[patch V181 04/54] x86/vsyscall/64: Explicitly set _PAGE_USER in the pagetable hierarchy

From: Thomas Gleixner
Date: Wed Dec 20 2017 - 17:10:29 EST


From: Andy Lutomirski <luto@xxxxxxxxxx>

The kernel is very erratic as to which pagetables have _PAGE_USER set.
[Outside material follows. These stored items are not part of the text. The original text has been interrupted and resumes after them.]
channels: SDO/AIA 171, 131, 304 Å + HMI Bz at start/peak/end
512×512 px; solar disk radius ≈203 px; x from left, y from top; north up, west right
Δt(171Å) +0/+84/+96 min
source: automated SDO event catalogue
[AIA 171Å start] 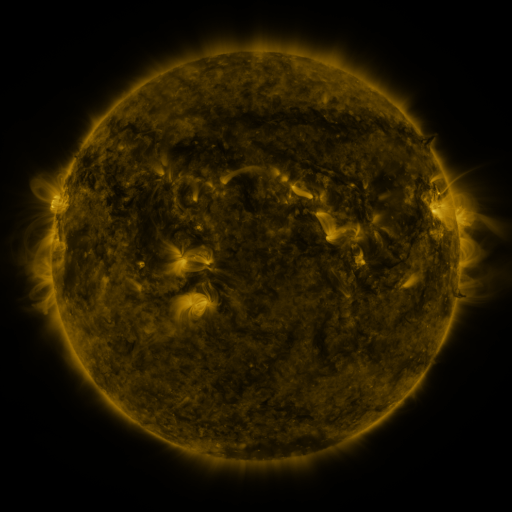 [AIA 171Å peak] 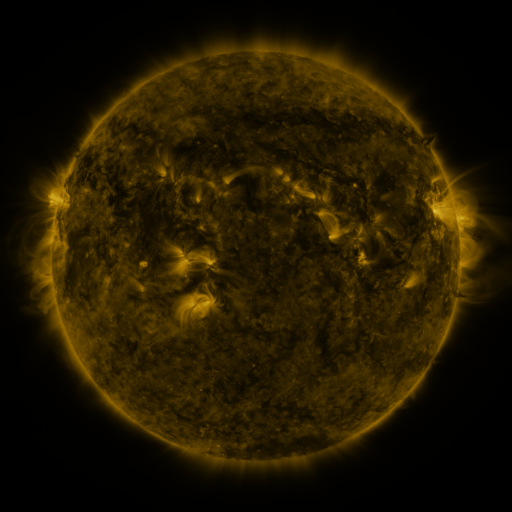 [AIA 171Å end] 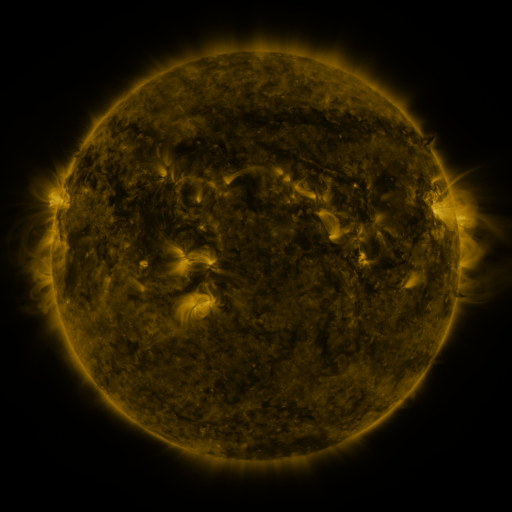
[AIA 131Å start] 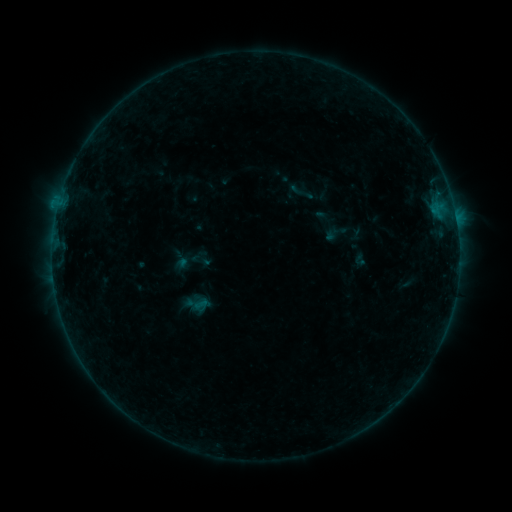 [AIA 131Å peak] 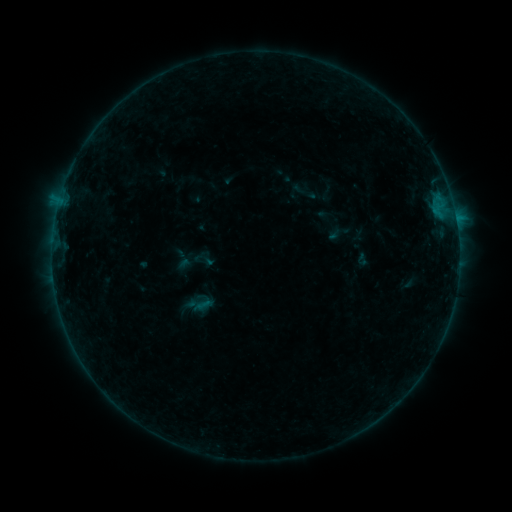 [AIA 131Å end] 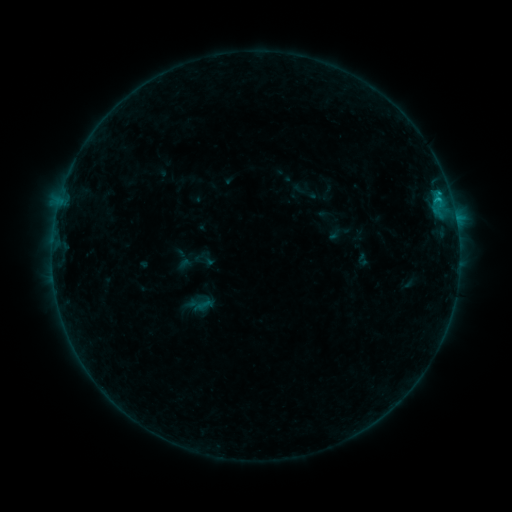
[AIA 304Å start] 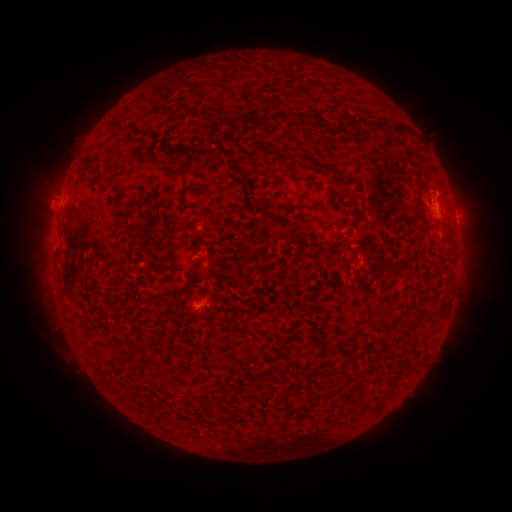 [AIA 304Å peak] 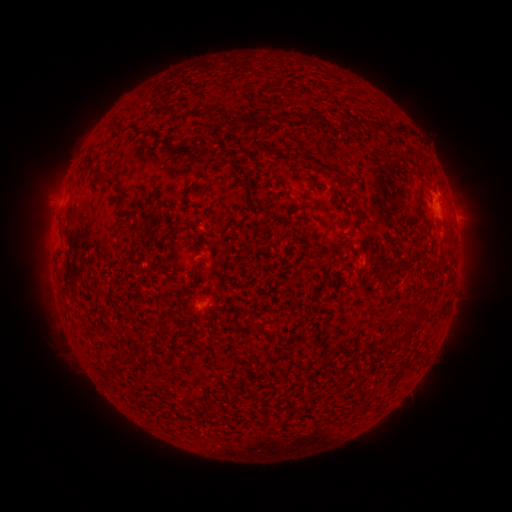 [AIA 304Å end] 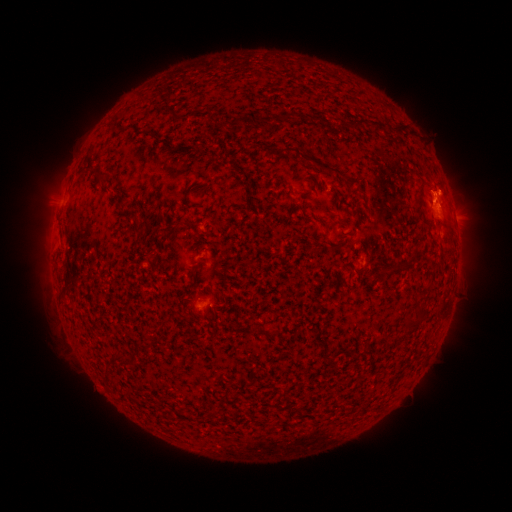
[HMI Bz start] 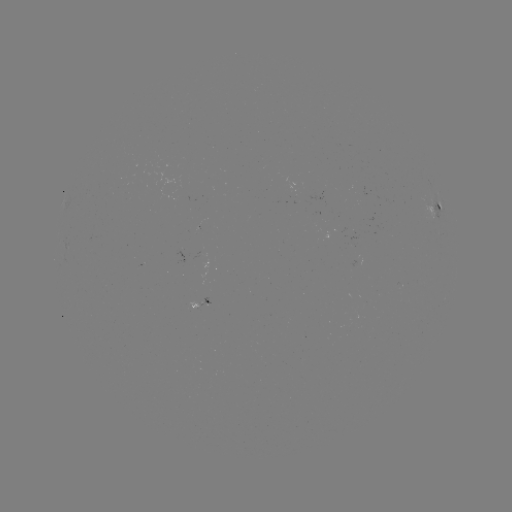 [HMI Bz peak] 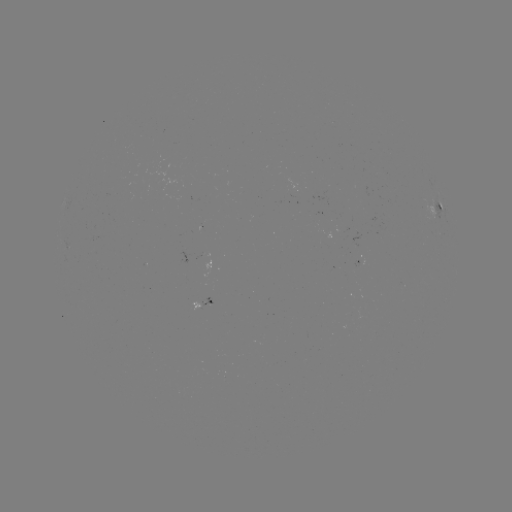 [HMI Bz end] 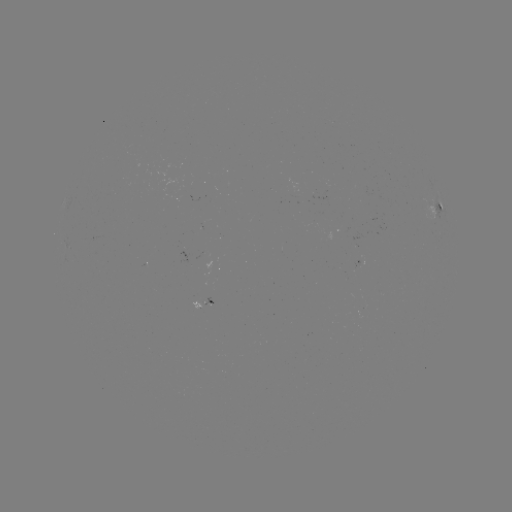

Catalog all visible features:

The
vsyscall page gets lucky: it seems that all of the relevant pagetables are
among the apparently arbitrary ones that set _PAGE_USER. Rather than
relying on chance, just explicitly set _PAGE_USER.

This will let us clean up pagetable setup to stop setting _PAGE_USER. The
added code can also be reused by pagetable isolation to manage the
_PAGE_USER bit in the usermode tables.

[ tglx: Folded paravirt fix from Juergen Gross ]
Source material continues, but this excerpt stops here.